If a player is 80/20 through 16 hands, how likely is it that he could actually be a 15/13 player? How do we calculate this?
I think to get this accurately is pretty difficult, simplifying this a lot into If a player is 80 vpip through 16 hands, how likely is it that he could actually be a 15vpip player?
This is a lot easier and may lead the way to a better or more complete solution. This, as sthief09 says, is likely to be a simple binomial distribution problem. We know that the player opens 15% so for each trial (ie, a hand) the chance of opening is 0.15, so the chance of scoring 13 (12.8 is 80%) out of 16 is given by : nCk p^n(1-p)n-k
This is really unlikely to happen, the probability is 6.69316*10^-9, or about 1 in 150 mllion.
(This assumes the player is robotically opening 15%, ie, never tilts into being a maniac, or varies in any real way - not like real life)
We can do the same for pfr, scoring 3 out of 16 when we have a probability of 13% for each trial, this is quite likely and is a 20% chance.

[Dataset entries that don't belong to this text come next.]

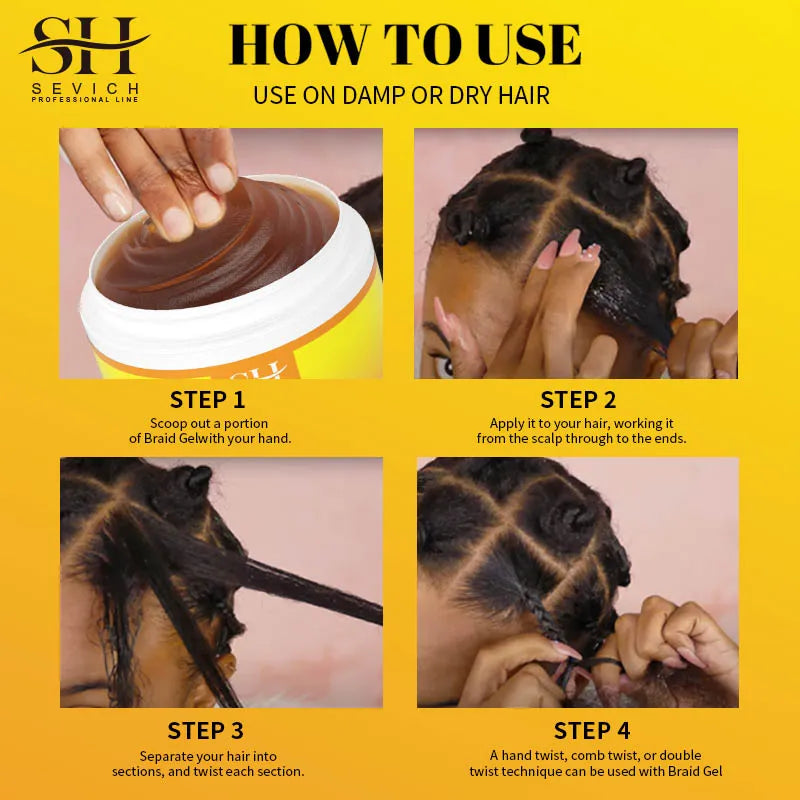 SH
SEVICH
PROFESSIONAL LINE

HOW TO USE

USE ON DAMP OR DRY HAIR

SH

STEP 1
Scoop out a portion of Braid Gelwith your hand.

STEP 2
Apply it to your hair, working it from the scalp through to the ends.

STEP 3
Separate your hair into sections, and twist each section.

STEP 4
A hand twist, comb twist, or double twist technique can be used with Braid Gel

edit: this 20% figure is for scoring exactly 3, the result for 3 or more is about 35%, the value for the vpip above is so small it doesn't much matter is you ask for 13 or greater as it's still 1 in 100 mill or so.
In this case I think using the binomial model is fine but this is simplified, we aren't using the extra information of the pfr for the vpip case. The pfr has a fairly complicated relationship to vpip but will have some bearing on the chance of seeing 80% for vpip, and also the vpip will have an influence on the pfr result. I am not sure how to tie these things together in a good manner, I think this is far too complicated to get an algorithmic answer.
I'm not looking for a specific formula, but more of a general framework for understanding how we can trust PFR as a stat at (for example) 500 hands, but can't trust 3-bet % until 1500 hands, etc.
The above answer is really not much use as in that case we somehow knew the player was actually 15/13.
A simple way of getting a feel for how much we can trust hud stats of low samples is to use the "Margin Of Error" approach, also suggested by stief09.
I wrote a script to calculate these and for a vpip of 40% you get:
No. Hands in sample: 20, openedHands: 8, sampledVpip: 40.0%, Approx90%CI: +/-18.544%
No. Hands in sample: 40, openedHands: 16, sampledVpip: 40.0%, Approx90%CI: +/-12.944%
No. Hands in sample: 60, openedHands: 24, sampledVpip: 40.0%, Approx90%CI: +/-10.524%
No. Hands in sample: 80, openedHands: 32, sampledVpip: 40.0%, Approx90%CI: +/-9.094%
No. Hands in sample: 100, openedHands: 40, sampledVpip: 40.0%, Approx90%CI: +/-8.124%
No. Hands in sample: 120, openedHands: 48, sampledVpip: 40.0%, Approx90%CI: +/-7.410%
No. Hands in sample: 140, openedHands: 56, sampledVpip: 40.0%, Approx90%CI: +/-6.856%
No. Hands in sample: 160, openedHands: 64, sampledVpip: 40.0%, Approx90%CI: +/-6.410%
No. Hands in sample: 180, openedHands: 72, sampledVpip: 40.0%, Approx90%CI: +/-6.042%
No. Hands in sample: 200, openedHands: 80, sampledVpip: 40.0%, Approx90%CI: +/-5.730%
Each time you get 4x the number of possible events you half the width of the confidence interval.
(Also this approach breaks down if the sample size is too small as you can get a CI that would push the stat into the -ve)
You always get the chance to pfr each hand but at 6 max you are only likely to be able to 3-bet on 20% of hands so this would imply that in a 1500 sample of hands the 3bet CI accuracy is equivalent to having 1500/5 = 300 hands of pfr or vpip.
To get better accuracy I think you can use some Bayesian type analysis on these stats. We know the players stat will come from a distribution (probably Normal) for the player popualtion and we can use this to influence our CI. I think this may be to do with joint distributions or covariance stuff but my knowledge fails around here.
I had also best add my usual disclaimer that I might have calculated wrong and I am just reading up on stats, I am not an expert.